29Louis XI ne se plie pas plus aux règles de la courtoisie, régissant les rapports entre hommes et femmes de haute condition, qu’à celles de la chevalerie. Appliquant des principes mercantiles dans les domaines politique et militaire, il suit à peu près les mêmes préceptes dans ses pratiques amoureuses :
« He was equally forward in altering the principles which were wont to regulate the intercourse of the sexes. The doctrines of chivalry had established, in theory at least, a system in which Beauty was the governing and remunerating divinity […]. In Louis XIth’s practice, it was far otherwise. He was a low voluptuary, seeking pleasure without sentiment, and despising the sex fom whom he desired to obtain it. »19
30Scott insiste sur ce trait en comparant les maîtresses de Louis, femmes d’une classe sociale nettement inférieure, à la noble Agnès Sorel, compagne de Charles VII.
31Balzac, dans ses Contes drolatiques, accentue ce trait jusqu’à la caricature en relatant deux plaisanteries, d’un goût pour le moins douteux, imaginées par Nicole Beaupertuys, maîtresse du roi. La première consiste à servir aux courtisans un repas pantagruélique, copieusement arrosé de vin mêlé de laxatifs, et à leur interdire l’accès aux lieux d’aisance. Louis XI, ravi du tour joué à sa cour, s’amuse de surcroît à terroriser ses victimes ; le résultat, décrit en termes choisis par le narrateur, ne se fait pas attendre : « A ces parolles les assistans ne sçurent plus distinguer leurs chausses de la doublure, et se conchièrent de paour à se rompre la gorge. »20 A cette farce scatologique, Nicole en ajoute une grivoise en faisant installer dans le lit d’une vieille fille un jeune et beau pendu ; ranimé par les soins de cette dernière, celui-ci l’épouse sur ordre du roi et prend le nom de sieur de Mortsauf21. Balzac choisit ainsi un traitement délibérément grotesque de Louis XI, ce qui met bien l’accent sur l’aspect bourgeois, populaire et anti-chevaleresque du personnage. Il annonce dès le seuil du conte sa volonté de le réhabiliter en le débarrassant des stigmates gothiques et barbares qui déforment son image. Cette soi-disant réhabilitation se traduit en fait par la transformation de Louis en personnage farcesque et rabelaisien, dépouillé de toute forme de majesté :
« Le Roys Loys le unziesme estoyt ung bon compaignon aymant beaucoup à iocqueter […]. Aussy les grimaulds qui en ont faict ung sournois montrent bien qu’ils ne l’ont pas cogneu, vu qu’il estoyt bon ami, bon bricolleur, et rieur comme pas ung. »22
32Sans aller jusqu’à ces excès, nombre d’auteurs signalent l’aspect bourgeois du roi, reprenant ainsi une autre image traditionnelle de Louis XI.

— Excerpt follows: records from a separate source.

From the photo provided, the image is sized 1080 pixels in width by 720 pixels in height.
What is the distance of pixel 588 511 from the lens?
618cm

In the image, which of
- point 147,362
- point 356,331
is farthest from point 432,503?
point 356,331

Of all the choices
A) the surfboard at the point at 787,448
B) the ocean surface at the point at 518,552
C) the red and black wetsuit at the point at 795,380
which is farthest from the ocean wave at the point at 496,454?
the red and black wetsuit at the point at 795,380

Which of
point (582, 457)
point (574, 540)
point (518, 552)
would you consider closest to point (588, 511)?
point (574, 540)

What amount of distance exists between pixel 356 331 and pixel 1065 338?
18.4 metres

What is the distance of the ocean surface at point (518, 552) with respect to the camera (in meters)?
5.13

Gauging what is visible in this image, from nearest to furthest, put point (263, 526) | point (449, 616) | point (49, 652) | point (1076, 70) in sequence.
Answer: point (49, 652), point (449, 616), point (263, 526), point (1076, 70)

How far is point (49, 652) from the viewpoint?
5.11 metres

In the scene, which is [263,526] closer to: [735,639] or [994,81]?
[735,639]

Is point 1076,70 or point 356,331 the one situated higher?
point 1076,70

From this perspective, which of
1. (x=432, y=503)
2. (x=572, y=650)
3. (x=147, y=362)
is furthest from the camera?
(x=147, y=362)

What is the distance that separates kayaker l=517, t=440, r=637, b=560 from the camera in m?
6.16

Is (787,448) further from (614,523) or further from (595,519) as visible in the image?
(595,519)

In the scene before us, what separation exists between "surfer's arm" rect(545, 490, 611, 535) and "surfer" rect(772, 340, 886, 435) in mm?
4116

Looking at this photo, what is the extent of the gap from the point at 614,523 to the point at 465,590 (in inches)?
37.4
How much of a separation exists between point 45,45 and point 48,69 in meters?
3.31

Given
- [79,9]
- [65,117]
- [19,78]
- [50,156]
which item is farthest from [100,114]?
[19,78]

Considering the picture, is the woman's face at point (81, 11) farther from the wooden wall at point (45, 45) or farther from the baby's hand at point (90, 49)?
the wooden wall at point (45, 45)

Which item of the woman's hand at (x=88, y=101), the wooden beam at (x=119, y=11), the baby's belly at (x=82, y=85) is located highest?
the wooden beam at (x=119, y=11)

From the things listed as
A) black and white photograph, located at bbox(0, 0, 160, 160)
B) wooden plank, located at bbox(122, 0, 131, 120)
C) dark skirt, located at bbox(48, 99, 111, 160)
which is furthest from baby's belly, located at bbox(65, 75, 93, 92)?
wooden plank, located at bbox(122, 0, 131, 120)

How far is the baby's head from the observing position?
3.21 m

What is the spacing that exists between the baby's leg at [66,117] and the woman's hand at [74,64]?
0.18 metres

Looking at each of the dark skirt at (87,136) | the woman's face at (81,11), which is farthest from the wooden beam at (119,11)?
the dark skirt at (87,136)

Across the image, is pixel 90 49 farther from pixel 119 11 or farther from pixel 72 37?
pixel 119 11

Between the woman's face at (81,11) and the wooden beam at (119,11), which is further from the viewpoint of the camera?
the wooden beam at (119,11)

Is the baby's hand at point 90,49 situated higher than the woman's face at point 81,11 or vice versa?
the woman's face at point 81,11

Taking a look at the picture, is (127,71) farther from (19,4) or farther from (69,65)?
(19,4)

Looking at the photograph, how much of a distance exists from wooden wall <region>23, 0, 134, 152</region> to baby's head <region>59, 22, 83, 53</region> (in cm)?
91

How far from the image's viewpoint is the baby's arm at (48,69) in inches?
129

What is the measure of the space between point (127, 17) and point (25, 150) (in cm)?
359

33L’une des caractéristiques les plus frappantes de Louis XI semble indiscutablement son apparence physique et notamment sa tenue vestimentaire. Il avait en effet la réputation de se mêler au peuple et de mépriser le faste des nobles. C. Delavigne met en scène un de ces épisodes dans lequel Louis XI se trouve ridiculisé : les paysans, terrorisés par Olivier, comprennent rapidement qu’il leur faut flatter ce personnage, aigri et terrifié par la perspective de la mort. Marthe, une paysanne vive et rusée, lui trouve ainsi « l’air d’un joyeux compère » et affirme qu’il vivra cent ans23. Ravi de ce discours, le roi s’exclame naïvement : « Il est doux d’être aimé ! »24 Si, aux yeux de Delavigne, cette habitude royale apparaît comme hypocrite et ridicule, elle semble au contraire trouver la sympathie de Balzac, peut-être tout simplement parce qu’elle lui permet de le mettre en scène dans des aventures romanesques. Il justifie ainsi la participation de Louis XI à l’aventure extravagante de maître Cornélius, personnage qui découvre grâce au roi qu’il est lui même le voleur de son propre trésor.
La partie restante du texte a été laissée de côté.